**Job a**
Copy out the records from the line containing "What is the ordering of" through the end of the records, leaving out the pictures.

An alleged member of the Palestine Liberation Organization (PLO), Wahid Khalil Baroud (وحيد خليل بارود) was arrested in Mississauga, Ontario in 1994 after it was claimed that he served as a bodyguard to Yasser Arafat.

Immigration to Canada
In 1991, Baroud took his wife and three children to Greece, before flying into Pearson International Airport with forged Egyptian passports, and applying for Canadian residency. The family, which would grow with the births in Canada of two more children, claimed to be Israeli, but Baroud acknowledged his time in Fatah, noting that he had never been involved in any terrorism. He claimed to be defecting because he refused to follow an order to travel to Saudi Arabia's border with Iraqi-controlled Kuwait, where some allege he had been ordered to be killed by the PLO authorities. He stated that, as a Palestinian, he refused to be a party to another occupying power like Saddam Hussein.

He was held in detention for 41 days before it was determined he was not a threat, and he was subsequently released.

Arrest

Three years later, after he ostensibly missed two immigration hearings which he claims to have never received notice of, a warrant was issued and he was declared a threat to national security under the auspice that he had served in Force 17 as a bodyguard to Arafat, and was stationed in Syria, Lebanon, Libya and Greece and engaged in terrorism. He was arrested on a security certificate signed by Immigration Minister Sergio Marchi and Solicitor General Herb Gray on June 6, 1994, but Federal Court of Canada  judge Pierre Denault ruled that the government was wrong in suggesting it had evidence Baroud was involved in terrorism. Baroud argued that section 40.1 of the Immigration Act was unconstitutional and breached the Canadian Charter of Rights and Freedoms.

When the courts nevertheless upheld his deportation, he sought leave to appeal to the Supreme Court claiming that the Canadian Security Intelligence Service (CSIS) had tried to convince him to become an informant and turned against him when he refused, but was denied on June 15.

"Depressed and discouraged" at his long time spent in the Don Jail, Baroud agreed to voluntarily drop his appeals and allow himself to be removed from Canada and was subsequently moved to Toronto West Detention Centre.

**Records for this exercise**
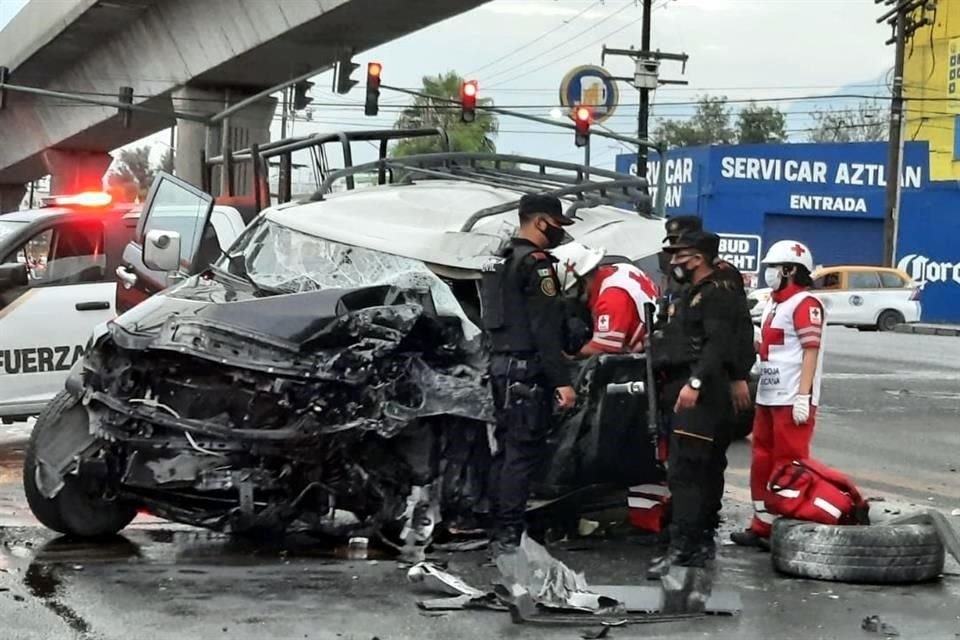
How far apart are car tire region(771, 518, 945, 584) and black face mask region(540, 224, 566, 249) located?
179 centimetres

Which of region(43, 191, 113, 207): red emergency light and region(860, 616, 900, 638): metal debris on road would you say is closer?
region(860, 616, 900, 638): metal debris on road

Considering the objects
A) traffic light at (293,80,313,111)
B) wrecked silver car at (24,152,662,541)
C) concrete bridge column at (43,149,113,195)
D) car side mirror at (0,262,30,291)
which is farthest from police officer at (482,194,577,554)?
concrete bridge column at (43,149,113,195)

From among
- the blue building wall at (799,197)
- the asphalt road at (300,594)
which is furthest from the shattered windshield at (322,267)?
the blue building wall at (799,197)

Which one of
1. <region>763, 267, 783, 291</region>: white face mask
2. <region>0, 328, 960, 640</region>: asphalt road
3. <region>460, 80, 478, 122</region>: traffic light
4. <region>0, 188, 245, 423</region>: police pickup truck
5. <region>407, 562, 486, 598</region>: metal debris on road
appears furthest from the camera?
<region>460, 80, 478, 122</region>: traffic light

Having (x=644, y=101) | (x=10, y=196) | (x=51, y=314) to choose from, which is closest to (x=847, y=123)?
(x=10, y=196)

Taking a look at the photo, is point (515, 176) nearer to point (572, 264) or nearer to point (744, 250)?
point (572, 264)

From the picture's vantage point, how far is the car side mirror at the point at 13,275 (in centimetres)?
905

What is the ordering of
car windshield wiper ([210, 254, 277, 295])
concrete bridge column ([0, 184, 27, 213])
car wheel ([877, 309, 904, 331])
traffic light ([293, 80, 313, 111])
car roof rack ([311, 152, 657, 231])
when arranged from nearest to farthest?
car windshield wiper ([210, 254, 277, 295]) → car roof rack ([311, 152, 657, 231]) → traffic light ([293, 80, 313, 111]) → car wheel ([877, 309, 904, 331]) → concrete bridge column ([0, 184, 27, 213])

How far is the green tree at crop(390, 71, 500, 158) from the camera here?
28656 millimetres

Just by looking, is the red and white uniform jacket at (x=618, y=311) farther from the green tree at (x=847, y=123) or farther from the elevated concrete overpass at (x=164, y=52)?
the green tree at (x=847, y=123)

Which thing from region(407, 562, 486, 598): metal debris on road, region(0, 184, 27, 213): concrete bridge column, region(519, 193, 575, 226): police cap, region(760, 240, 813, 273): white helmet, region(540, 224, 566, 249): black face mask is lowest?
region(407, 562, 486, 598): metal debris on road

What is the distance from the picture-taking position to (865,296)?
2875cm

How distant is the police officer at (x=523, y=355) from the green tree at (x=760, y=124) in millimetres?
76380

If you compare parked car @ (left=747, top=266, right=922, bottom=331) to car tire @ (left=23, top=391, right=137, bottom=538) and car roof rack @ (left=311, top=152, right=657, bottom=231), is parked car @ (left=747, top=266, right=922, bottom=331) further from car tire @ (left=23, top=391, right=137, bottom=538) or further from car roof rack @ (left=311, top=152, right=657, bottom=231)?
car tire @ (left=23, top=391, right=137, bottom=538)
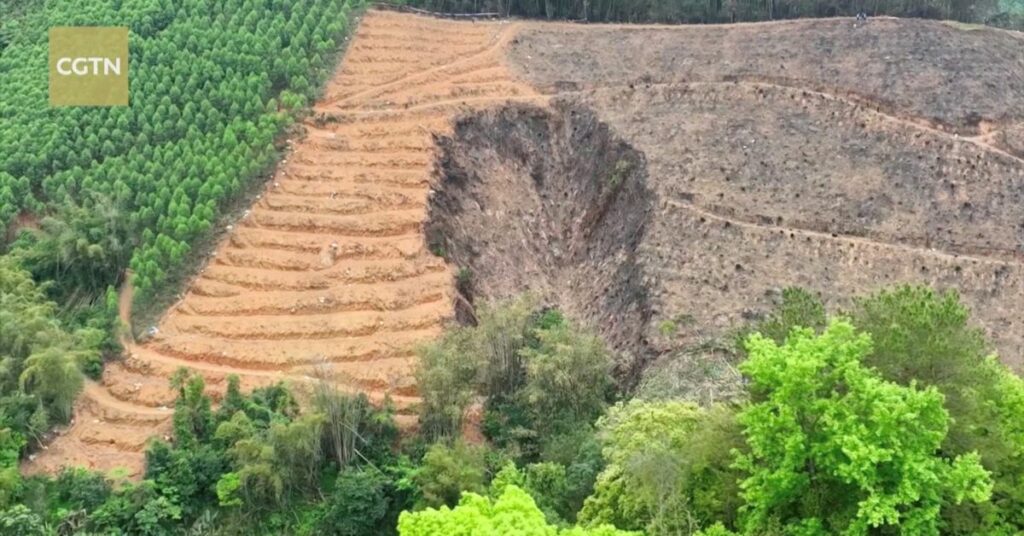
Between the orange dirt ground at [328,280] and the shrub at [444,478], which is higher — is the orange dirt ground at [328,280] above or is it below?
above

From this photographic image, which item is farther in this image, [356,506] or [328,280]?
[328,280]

**Job b**
Extend the account of Wahid Khalil Baroud's immigration to Canada and his arrest, beginning after its final sentence.

**Written answer a**
What is the ordering of
car windshield wiper ([210, 254, 277, 295])
concrete bridge column ([0, 184, 27, 213])
car wheel ([877, 309, 904, 331])
traffic light ([293, 80, 313, 111])
car roof rack ([311, 152, 657, 231])
when arranged from nearest to farthest?
car windshield wiper ([210, 254, 277, 295]) → car roof rack ([311, 152, 657, 231]) → traffic light ([293, 80, 313, 111]) → car wheel ([877, 309, 904, 331]) → concrete bridge column ([0, 184, 27, 213])

How far is the green tree at crop(390, 71, 500, 158) from the camera here?
28656 millimetres

Just by looking, is the red and white uniform jacket at (x=618, y=311) farther from the green tree at (x=847, y=123) or farther from the elevated concrete overpass at (x=164, y=52)?
the green tree at (x=847, y=123)

Which thing from region(407, 562, 486, 598): metal debris on road, region(0, 184, 27, 213): concrete bridge column, region(519, 193, 575, 226): police cap, region(760, 240, 813, 273): white helmet, region(540, 224, 566, 249): black face mask is lowest?
region(407, 562, 486, 598): metal debris on road

What is the distance from the picture-taking position to (865,296)?
2875cm

How distant is the police officer at (x=523, y=355) from the green tree at (x=760, y=124) in millimetres?
76380

If you compare parked car @ (left=747, top=266, right=922, bottom=331) to car tire @ (left=23, top=391, right=137, bottom=538) and car roof rack @ (left=311, top=152, right=657, bottom=231), is parked car @ (left=747, top=266, right=922, bottom=331) further from car tire @ (left=23, top=391, right=137, bottom=538) or further from car roof rack @ (left=311, top=152, right=657, bottom=231)?
car tire @ (left=23, top=391, right=137, bottom=538)
Between the orange dirt ground at [328,280] and the shrub at [444,478], which is higher — is the orange dirt ground at [328,280] above or is it below?
above

From this photographic image, which item is farther in this image, [356,506] or [328,280]?
[328,280]

**Written answer b**
Unsuccessful deportation
His wife and three eldest children were granted refugee status in Canada. Since he was a stateless Palestinian, there was no country to which he could be safely deported, and his wife ended up acquiring an entry visa for him to Algeria, and he was put on a plane towards Algeria through Switzerland on July 5, but returned to Canada a week later after Algerian authorities refused to let him enter. It was later revealed that his Canadian escorts had taken him to Casablanca hoping to leave him in Morocco; but while they were themselves "mistakenly left behind" in the North African country, Baroud had simply booked himself a plane back to Canada. In December 1995, his wife secured a 9-month visa for him to the Sudan, and Canada put him on a plane towards the country - however, Sudan refused to accept him when they learned of the case.

He was forced to live in airports for eight months, shuttling between countries.

Some sources suggest he ended up in Syria. Baroud later flew to Romania where he lived in the airport for a number of months before finding his way to Switzerland where he appealed to the Supreme Court for the right to remain. He finally settled in Belgium and he is welcomed as a Belgian citizen.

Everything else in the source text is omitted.